(Records from a data collection)
--- start ---
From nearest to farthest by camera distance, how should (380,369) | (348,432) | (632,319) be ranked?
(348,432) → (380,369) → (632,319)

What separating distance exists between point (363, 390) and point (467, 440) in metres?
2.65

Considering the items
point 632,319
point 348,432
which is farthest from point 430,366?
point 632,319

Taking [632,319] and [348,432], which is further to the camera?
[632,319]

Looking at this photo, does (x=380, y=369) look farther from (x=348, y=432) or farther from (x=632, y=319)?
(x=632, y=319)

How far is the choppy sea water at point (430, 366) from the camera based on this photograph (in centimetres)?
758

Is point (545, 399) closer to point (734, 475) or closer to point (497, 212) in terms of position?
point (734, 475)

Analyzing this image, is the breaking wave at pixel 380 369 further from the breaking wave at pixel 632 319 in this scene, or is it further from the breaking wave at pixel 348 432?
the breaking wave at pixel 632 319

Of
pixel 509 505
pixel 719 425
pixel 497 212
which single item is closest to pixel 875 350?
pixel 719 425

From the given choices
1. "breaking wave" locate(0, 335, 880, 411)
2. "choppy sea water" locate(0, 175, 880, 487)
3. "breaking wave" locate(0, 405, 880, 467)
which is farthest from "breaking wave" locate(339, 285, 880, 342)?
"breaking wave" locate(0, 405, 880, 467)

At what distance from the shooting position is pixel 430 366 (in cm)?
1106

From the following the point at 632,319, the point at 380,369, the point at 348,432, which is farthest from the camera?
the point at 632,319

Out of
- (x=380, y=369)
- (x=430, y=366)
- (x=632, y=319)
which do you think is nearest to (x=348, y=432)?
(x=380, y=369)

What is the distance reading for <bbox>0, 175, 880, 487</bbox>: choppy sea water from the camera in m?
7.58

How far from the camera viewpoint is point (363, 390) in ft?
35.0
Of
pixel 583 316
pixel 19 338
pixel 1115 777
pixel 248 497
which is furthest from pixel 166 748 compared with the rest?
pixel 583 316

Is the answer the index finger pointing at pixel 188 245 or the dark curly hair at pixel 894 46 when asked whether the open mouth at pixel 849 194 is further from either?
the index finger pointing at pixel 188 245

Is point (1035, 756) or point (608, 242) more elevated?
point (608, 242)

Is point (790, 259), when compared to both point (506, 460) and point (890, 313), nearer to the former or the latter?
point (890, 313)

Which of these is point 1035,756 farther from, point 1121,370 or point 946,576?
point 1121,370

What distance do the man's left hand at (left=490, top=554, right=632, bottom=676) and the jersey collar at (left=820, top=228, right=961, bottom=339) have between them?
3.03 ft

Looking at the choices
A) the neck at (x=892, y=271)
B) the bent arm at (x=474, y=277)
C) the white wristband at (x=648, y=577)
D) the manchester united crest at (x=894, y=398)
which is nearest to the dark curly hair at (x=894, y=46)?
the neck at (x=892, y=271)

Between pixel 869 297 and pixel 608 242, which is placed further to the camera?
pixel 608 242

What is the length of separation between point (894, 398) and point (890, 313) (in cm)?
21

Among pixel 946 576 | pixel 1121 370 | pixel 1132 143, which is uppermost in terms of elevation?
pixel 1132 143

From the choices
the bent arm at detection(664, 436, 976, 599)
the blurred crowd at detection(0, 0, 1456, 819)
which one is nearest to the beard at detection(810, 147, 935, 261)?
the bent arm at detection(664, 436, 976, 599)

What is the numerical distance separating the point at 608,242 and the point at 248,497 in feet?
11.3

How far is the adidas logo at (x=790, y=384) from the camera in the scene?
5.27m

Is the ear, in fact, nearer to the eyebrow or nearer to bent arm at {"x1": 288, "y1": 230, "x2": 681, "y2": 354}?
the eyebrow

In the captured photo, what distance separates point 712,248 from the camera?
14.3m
--- end ---
(INSTRUCTIONS FOR THE TASK): Could you extract every line of the records above, unchanged and in the same order?

(TASK RESPONSE):
From nearest to farthest by camera distance, how should (380,369) | (348,432) | (632,319) be ranked?
(348,432) → (380,369) → (632,319)

What separating distance exists between point (363, 390) and point (467, 440) in metres?
2.65

Considering the items
point 632,319
point 348,432
which is farthest from point 430,366?
point 632,319

Taking [632,319] and [348,432], which is further to the camera?
[632,319]

Looking at this photo, does (x=380, y=369) look farther from (x=348, y=432) or farther from (x=632, y=319)?
(x=632, y=319)

How far is the choppy sea water at point (430, 366) from the camera based on this photograph (in centimetres)?
758

Is point (545, 399) closer to point (734, 475) or closer to point (497, 212) in terms of position?
point (734, 475)

Analyzing this image, is the breaking wave at pixel 380 369 further from the breaking wave at pixel 632 319 in this scene, or is it further from the breaking wave at pixel 348 432?
the breaking wave at pixel 632 319

Of
pixel 509 505
pixel 719 425
pixel 497 212
which single item is closest to pixel 875 350?
pixel 719 425

From the given choices
1. "breaking wave" locate(0, 335, 880, 411)
2. "choppy sea water" locate(0, 175, 880, 487)
3. "breaking wave" locate(0, 405, 880, 467)
which is farthest from "breaking wave" locate(339, 285, 880, 342)?
"breaking wave" locate(0, 405, 880, 467)

At what distance from the shooting position is pixel 430 366 (in cm)?
1106

From the following the point at 632,319, the point at 380,369, the point at 348,432, which is farthest from the camera?
the point at 632,319

Out of
- (x=380, y=369)
- (x=430, y=366)
- (x=632, y=319)
which do you think is nearest to (x=348, y=432)?
(x=380, y=369)

What is the distance reading for <bbox>0, 175, 880, 487</bbox>: choppy sea water from the camera in m?
7.58

How far from the camera viewpoint is point (363, 390) in ft?
35.0
Of
pixel 583 316
pixel 19 338
pixel 1115 777
pixel 248 497
which is furthest from pixel 166 748 compared with the rest?
pixel 583 316

Is the answer the index finger pointing at pixel 188 245 or the dark curly hair at pixel 894 46 when asked whether the open mouth at pixel 849 194 is further from either?
the index finger pointing at pixel 188 245

Is point (1035, 756) or point (608, 242) more elevated?
point (608, 242)

Is point (790, 259), when compared to both point (506, 460) and point (890, 313), nearer to the former or the latter?
point (890, 313)

Which of these is point 1035,756 farther from, point 1121,370 or point 946,576?
point 1121,370

What distance do the man's left hand at (left=490, top=554, right=632, bottom=676) and the jersey collar at (left=820, top=228, right=961, bottom=339) have between them?
3.03 ft

Looking at the choices
A) the neck at (x=892, y=271)
B) the bent arm at (x=474, y=277)
C) the white wristband at (x=648, y=577)
D) the manchester united crest at (x=894, y=398)
which is nearest to the dark curly hair at (x=894, y=46)?
the neck at (x=892, y=271)

Between pixel 869 297 and pixel 608 242, which is placed further to the camera?
pixel 608 242

What is the length of separation between point (894, 398) and point (890, 313) (in cm)?
21

Among pixel 946 576 | pixel 1121 370 | pixel 1132 143, which is uppermost in terms of elevation?
pixel 1132 143

From the choices
the bent arm at detection(664, 436, 976, 599)
the blurred crowd at detection(0, 0, 1456, 819)
which one is nearest to the beard at detection(810, 147, 935, 261)?
the bent arm at detection(664, 436, 976, 599)

What is the numerical distance separating the point at 608,242 and the point at 248,497 in feet?
11.3

How far is the adidas logo at (x=790, y=384) from the camera in the scene?
5.27m

Is the ear, in fact, nearer to the eyebrow or nearer to bent arm at {"x1": 288, "y1": 230, "x2": 681, "y2": 354}?
the eyebrow

In the captured photo, what distance separates point 712,248 from the camera?
14.3m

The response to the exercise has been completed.